**Your objective**
Reproduce each of the records below word for word.

- - - - - - -

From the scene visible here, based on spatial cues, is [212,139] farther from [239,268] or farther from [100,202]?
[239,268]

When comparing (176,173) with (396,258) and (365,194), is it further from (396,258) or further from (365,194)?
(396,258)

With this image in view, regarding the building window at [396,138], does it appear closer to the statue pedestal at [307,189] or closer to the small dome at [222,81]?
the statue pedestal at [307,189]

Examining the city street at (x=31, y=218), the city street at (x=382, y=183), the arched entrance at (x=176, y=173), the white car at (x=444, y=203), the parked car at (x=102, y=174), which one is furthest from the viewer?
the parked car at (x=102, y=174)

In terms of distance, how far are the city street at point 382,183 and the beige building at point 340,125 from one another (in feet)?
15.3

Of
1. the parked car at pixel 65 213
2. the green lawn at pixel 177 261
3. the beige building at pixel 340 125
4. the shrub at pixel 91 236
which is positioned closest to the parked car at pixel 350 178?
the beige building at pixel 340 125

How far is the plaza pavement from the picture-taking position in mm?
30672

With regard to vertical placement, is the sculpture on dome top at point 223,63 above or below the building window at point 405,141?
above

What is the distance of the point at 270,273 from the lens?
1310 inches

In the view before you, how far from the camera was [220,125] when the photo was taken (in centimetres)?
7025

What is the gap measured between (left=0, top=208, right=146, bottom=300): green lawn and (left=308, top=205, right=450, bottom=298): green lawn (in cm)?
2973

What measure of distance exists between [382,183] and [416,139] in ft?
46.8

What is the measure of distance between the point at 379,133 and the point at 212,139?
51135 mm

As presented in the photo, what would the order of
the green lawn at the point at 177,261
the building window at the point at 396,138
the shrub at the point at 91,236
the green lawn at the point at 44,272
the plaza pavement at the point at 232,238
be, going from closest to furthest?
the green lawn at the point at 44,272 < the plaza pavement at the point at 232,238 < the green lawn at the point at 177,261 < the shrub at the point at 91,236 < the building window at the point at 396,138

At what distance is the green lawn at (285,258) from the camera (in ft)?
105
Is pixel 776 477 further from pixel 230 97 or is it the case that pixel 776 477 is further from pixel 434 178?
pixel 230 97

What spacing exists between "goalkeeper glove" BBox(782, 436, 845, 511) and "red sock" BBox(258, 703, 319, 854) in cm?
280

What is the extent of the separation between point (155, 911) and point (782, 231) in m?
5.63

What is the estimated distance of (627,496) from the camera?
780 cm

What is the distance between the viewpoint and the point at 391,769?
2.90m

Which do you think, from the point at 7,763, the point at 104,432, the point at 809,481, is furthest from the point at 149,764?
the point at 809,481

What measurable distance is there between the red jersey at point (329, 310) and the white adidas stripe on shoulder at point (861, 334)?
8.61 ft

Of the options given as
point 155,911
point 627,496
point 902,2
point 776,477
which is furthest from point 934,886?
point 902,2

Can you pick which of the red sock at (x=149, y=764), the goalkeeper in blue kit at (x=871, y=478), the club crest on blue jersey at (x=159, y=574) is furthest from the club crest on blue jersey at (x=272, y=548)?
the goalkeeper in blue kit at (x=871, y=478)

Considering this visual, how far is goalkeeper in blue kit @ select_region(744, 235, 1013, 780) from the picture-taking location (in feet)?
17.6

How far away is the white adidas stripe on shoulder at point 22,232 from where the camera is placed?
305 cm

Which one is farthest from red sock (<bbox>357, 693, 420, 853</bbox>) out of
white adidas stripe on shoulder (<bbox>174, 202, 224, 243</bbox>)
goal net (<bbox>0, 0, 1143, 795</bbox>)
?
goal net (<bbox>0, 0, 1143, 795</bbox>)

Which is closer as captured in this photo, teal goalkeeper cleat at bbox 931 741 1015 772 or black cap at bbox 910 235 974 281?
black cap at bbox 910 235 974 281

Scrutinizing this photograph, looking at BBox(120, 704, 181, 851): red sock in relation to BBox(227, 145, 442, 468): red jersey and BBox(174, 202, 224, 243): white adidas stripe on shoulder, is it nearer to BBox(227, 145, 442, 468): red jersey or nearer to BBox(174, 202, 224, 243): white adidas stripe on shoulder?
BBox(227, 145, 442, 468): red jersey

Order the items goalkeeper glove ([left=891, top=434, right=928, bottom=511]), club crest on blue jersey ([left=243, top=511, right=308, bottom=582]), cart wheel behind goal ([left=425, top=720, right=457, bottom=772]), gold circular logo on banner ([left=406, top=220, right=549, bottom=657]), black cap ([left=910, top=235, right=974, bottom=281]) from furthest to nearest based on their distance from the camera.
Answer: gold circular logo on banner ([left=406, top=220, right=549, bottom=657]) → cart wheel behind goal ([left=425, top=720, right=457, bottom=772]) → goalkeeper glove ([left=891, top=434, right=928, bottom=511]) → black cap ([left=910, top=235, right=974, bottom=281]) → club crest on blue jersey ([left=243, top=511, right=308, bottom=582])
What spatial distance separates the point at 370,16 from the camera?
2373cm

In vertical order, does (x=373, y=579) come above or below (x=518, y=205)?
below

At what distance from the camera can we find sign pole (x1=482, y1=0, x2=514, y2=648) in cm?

- - - - - - -

**Result below**
From the scene visible here, based on spatial cues, is [212,139] farther from [239,268] or farther from [100,202]?
[239,268]

When comparing (176,173) with (396,258) and (365,194), is it further from (396,258) or further from (365,194)?
(396,258)

With this image in view, regarding the building window at [396,138], does it appear closer to the statue pedestal at [307,189] or closer to the small dome at [222,81]?
the statue pedestal at [307,189]

Examining the city street at (x=31, y=218), the city street at (x=382, y=183), the arched entrance at (x=176, y=173), the white car at (x=444, y=203), the parked car at (x=102, y=174), which one is furthest from the viewer?
the parked car at (x=102, y=174)

In terms of distance, how far are the city street at point 382,183 and the beige building at point 340,125 from one another (in feet)?
15.3

Of
1. the parked car at pixel 65 213
2. the green lawn at pixel 177 261
3. the beige building at pixel 340 125
4. the shrub at pixel 91 236
which is positioned closest to the parked car at pixel 350 178?
the beige building at pixel 340 125

How far is the plaza pavement from the picture-taking position in mm?
30672

With regard to vertical placement, is the sculpture on dome top at point 223,63 above or below the building window at point 405,141?
above

What is the distance of the point at 270,273 from the lens?
1310 inches

In the view before you, how far from the camera was [220,125] when the photo was taken (in centimetres)?
7025

What is the gap measured between (left=0, top=208, right=146, bottom=300): green lawn and (left=308, top=205, right=450, bottom=298): green lawn (in cm)?
2973

What measure of distance exists between [382,183] and [416,139] in ft?
46.8

What is the measure of distance between the point at 379,133 and the point at 212,139?
51135 mm

As presented in the photo, what would the order of
the green lawn at the point at 177,261
the building window at the point at 396,138
the shrub at the point at 91,236
the green lawn at the point at 44,272
the plaza pavement at the point at 232,238
be, going from closest to furthest?
the green lawn at the point at 44,272 < the plaza pavement at the point at 232,238 < the green lawn at the point at 177,261 < the shrub at the point at 91,236 < the building window at the point at 396,138

At what distance is the green lawn at (285,258) from the camera (in ft)?
105
Is pixel 776 477 further from pixel 230 97 or is it the case that pixel 776 477 is further from pixel 434 178?
pixel 230 97

What spacing exists between "goalkeeper glove" BBox(782, 436, 845, 511) and "red sock" BBox(258, 703, 319, 854) in cm?
280

What is the extent of the separation between point (155, 911) and point (782, 231) in m?
5.63

What is the estimated distance of (627,496) from the camera?
780 cm

What is the distance between the viewpoint and the point at 391,769?
2.90m

Which do you think, from the point at 7,763, the point at 104,432, the point at 809,481, is furthest from the point at 149,764?
the point at 809,481

What measurable distance is there between the red jersey at point (329, 310) and the white adidas stripe on shoulder at point (861, 334)?
8.61 ft

Of the options given as
point 155,911
point 627,496
point 902,2
point 776,477
which is furthest from point 934,886?
point 902,2

Can you pick which of the red sock at (x=149, y=764), the goalkeeper in blue kit at (x=871, y=478), the club crest on blue jersey at (x=159, y=574) is furthest from the club crest on blue jersey at (x=272, y=548)?
the goalkeeper in blue kit at (x=871, y=478)

Considering this visual, how far is goalkeeper in blue kit @ select_region(744, 235, 1013, 780) from the picture-taking location (in feet)?
17.6

How far away is the white adidas stripe on shoulder at point 22,232 from where the camera is placed?
305 cm

Which one is farthest from red sock (<bbox>357, 693, 420, 853</bbox>) out of
white adidas stripe on shoulder (<bbox>174, 202, 224, 243</bbox>)
goal net (<bbox>0, 0, 1143, 795</bbox>)
?
goal net (<bbox>0, 0, 1143, 795</bbox>)

Which is closer as captured in this photo, teal goalkeeper cleat at bbox 931 741 1015 772 or black cap at bbox 910 235 974 281?
black cap at bbox 910 235 974 281

Scrutinizing this photograph, looking at BBox(120, 704, 181, 851): red sock in relation to BBox(227, 145, 442, 468): red jersey and BBox(174, 202, 224, 243): white adidas stripe on shoulder, is it nearer to BBox(227, 145, 442, 468): red jersey or nearer to BBox(174, 202, 224, 243): white adidas stripe on shoulder?
BBox(227, 145, 442, 468): red jersey

Order the items goalkeeper glove ([left=891, top=434, right=928, bottom=511]), club crest on blue jersey ([left=243, top=511, right=308, bottom=582]), cart wheel behind goal ([left=425, top=720, right=457, bottom=772]), gold circular logo on banner ([left=406, top=220, right=549, bottom=657]), black cap ([left=910, top=235, right=974, bottom=281]) from furthest to nearest based on their distance from the camera.
Answer: gold circular logo on banner ([left=406, top=220, right=549, bottom=657]) → cart wheel behind goal ([left=425, top=720, right=457, bottom=772]) → goalkeeper glove ([left=891, top=434, right=928, bottom=511]) → black cap ([left=910, top=235, right=974, bottom=281]) → club crest on blue jersey ([left=243, top=511, right=308, bottom=582])
What spatial distance separates the point at 370,16 from the camera?
2373cm

In vertical order, does (x=373, y=579) come above or below (x=518, y=205)?
below

At what distance from the camera can we find sign pole (x1=482, y1=0, x2=514, y2=648) in cm?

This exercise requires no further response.